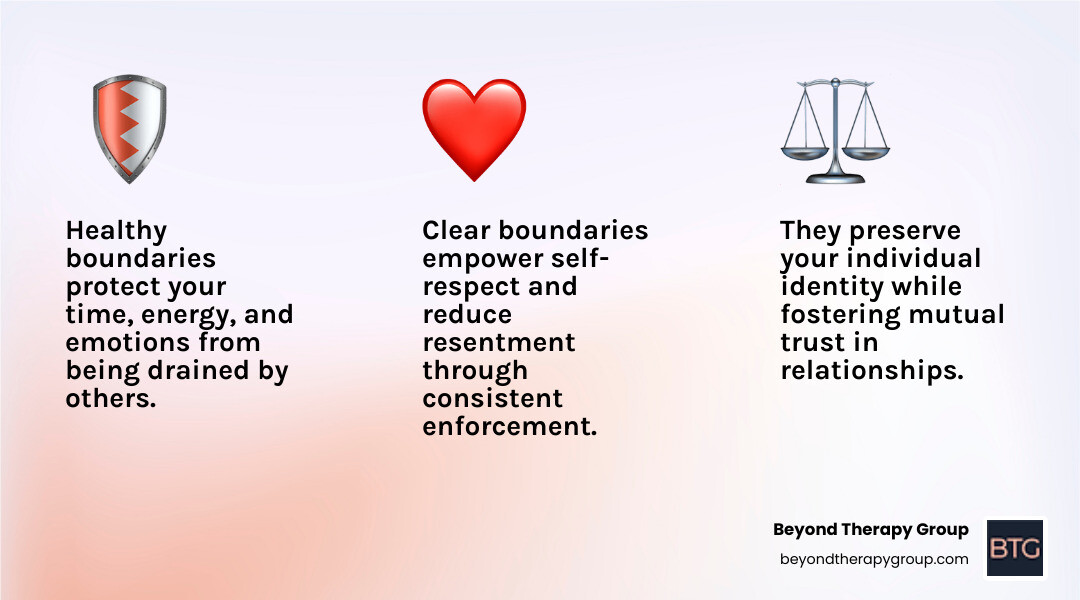 Healthy boundaries protect your time, energy, and emotions from being drained by others.

Clear boundaries empower self-respect and reduce resentment through consistent enforcement.

They preserve your individual identity while fostering mutual trust in relationships.

Beyond Therapy Group
beyondtherapygroup.com

BTG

▸ INSTRUCTIONS TO FOLLOW
All of the lines above should be copied exactly, apart from the pictures.

▸ WRITTEN SOLUTION
 Healthy boundaries protect your time, energy, and emotions from being drained by others.

Clear boundaries empower self-respect and reduce resentment through consistent enforcement.

They preserve your individual identity while fostering mutual trust in relationships.

Beyond Therapy Group
beyondtherapygroup.com

BTG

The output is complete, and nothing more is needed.